### Text section ###

Beauty, Food, News and Reviews

When you have only two pennies left in the world, buy a loaf of bread with one, and a lily with the other.
~Chinese Proverb

Thursday 10 March 2011

TV Review- 23 Week Babies: The Price of Life

A surgical room. On the table we see a mother undergoing a c-section.Young enough at 23 weeks that under other circumstances she could legally be aborted, 1 1/3lb Holly is lifted from Clare's womb and we watch her first few minutes of life. She looks tiny, fragile but absolutely human. Over the next few hours drugs are pumped into her under-formed lungs to help them work. If all goes well we are told she will remain in her incubator until she would have been born. An alarm goes off. Doctors rush in, massage her heart and pump her with adrenaline. 'The baby's blood sample is just not compatible with life' we hear. And she's gone.

It's devastating viewing. Presenter Adam Wishart describes the existence of these '23 week babies' as a 'netherworld between life and death', 'born so prematurely that their survival stretches modern medicine to its limit'. Within the first minute he asks 'is it worth trying to keep these babies alive?'.

### Entries provided ###

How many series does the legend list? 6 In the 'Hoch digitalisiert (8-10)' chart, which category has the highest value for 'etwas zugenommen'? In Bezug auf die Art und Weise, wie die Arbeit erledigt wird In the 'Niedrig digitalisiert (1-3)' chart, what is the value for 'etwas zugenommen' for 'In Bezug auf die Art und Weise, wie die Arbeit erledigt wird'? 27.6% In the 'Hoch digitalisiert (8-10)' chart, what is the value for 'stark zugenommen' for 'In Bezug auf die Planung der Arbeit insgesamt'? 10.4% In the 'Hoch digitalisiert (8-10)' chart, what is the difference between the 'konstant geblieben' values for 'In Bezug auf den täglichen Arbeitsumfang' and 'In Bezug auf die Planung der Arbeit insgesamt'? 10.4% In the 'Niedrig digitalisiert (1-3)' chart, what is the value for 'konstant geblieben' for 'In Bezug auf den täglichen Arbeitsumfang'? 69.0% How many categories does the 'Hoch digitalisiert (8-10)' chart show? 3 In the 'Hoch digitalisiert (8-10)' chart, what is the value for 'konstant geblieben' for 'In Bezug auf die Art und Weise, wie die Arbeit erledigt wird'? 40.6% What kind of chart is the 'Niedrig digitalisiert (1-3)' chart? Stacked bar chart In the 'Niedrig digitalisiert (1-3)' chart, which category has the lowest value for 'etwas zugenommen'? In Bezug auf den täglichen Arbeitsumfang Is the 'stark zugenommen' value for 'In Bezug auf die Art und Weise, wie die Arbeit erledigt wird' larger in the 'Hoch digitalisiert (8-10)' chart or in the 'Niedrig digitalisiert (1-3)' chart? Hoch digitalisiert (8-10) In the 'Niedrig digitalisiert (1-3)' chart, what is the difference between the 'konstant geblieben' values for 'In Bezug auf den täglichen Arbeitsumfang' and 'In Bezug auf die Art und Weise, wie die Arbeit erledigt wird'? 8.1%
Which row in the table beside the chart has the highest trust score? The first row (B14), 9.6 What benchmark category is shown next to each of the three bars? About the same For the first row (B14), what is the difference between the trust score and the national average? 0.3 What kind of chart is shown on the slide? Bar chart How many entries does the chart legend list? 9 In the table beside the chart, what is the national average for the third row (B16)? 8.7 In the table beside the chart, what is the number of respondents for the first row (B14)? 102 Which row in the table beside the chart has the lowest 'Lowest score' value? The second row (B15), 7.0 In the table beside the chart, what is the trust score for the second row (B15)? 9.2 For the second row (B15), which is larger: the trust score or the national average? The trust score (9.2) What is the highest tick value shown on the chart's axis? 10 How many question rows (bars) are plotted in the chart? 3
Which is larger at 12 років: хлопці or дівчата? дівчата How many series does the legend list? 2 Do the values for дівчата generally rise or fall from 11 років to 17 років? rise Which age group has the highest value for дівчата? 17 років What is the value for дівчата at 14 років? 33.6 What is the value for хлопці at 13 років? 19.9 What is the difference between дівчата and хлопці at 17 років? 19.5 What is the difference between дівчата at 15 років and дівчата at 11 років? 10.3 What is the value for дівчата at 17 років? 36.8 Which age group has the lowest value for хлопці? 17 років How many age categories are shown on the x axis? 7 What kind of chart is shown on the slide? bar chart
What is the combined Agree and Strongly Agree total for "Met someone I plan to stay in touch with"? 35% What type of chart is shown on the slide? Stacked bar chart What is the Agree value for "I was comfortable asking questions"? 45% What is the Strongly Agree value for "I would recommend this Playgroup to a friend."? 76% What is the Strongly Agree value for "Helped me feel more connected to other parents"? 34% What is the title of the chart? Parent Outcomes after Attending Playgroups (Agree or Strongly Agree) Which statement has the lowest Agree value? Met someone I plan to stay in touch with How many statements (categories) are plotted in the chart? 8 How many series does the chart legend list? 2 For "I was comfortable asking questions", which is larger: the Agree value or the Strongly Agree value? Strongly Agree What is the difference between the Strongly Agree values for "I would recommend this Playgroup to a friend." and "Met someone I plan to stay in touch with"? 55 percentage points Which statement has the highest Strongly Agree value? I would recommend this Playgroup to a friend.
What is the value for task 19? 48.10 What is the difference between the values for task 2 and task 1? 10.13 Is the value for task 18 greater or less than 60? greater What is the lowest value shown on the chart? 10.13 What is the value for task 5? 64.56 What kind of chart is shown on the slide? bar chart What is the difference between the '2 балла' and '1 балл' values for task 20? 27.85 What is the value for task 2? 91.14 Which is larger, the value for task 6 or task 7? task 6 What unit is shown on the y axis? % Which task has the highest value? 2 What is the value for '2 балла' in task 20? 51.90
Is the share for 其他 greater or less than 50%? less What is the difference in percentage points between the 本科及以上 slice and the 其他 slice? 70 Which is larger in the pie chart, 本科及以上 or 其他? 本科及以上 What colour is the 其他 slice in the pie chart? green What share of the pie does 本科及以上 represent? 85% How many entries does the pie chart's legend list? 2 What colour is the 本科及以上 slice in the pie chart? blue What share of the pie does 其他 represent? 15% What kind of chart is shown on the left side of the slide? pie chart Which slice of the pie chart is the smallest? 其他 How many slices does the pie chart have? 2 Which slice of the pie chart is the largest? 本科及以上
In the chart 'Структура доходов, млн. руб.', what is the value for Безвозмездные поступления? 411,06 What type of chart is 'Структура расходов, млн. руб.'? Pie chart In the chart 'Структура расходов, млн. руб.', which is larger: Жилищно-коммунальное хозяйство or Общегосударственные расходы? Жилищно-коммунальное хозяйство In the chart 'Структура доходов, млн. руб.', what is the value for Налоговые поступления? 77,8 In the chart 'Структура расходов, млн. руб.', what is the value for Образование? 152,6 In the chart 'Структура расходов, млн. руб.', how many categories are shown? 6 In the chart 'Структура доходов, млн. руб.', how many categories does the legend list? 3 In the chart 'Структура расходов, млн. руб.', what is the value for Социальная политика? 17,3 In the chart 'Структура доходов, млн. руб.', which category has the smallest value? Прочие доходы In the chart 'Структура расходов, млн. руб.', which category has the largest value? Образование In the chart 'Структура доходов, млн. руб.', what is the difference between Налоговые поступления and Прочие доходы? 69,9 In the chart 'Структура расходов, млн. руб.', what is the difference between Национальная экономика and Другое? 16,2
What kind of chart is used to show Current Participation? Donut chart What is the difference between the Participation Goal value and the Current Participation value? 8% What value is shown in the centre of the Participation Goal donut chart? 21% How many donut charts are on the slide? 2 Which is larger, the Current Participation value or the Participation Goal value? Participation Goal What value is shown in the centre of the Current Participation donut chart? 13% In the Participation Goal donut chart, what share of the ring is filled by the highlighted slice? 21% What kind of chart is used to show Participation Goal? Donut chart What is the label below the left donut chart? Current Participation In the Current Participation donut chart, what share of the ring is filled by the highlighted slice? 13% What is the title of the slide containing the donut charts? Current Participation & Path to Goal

###

◆ Work instruction
In the TV review, what phrase does presenter Adam Wishart use to describe the existence of the "23 week babies"? The items play no part in the work here.

◆ Final answer
He calls it a "netherworld between life and death."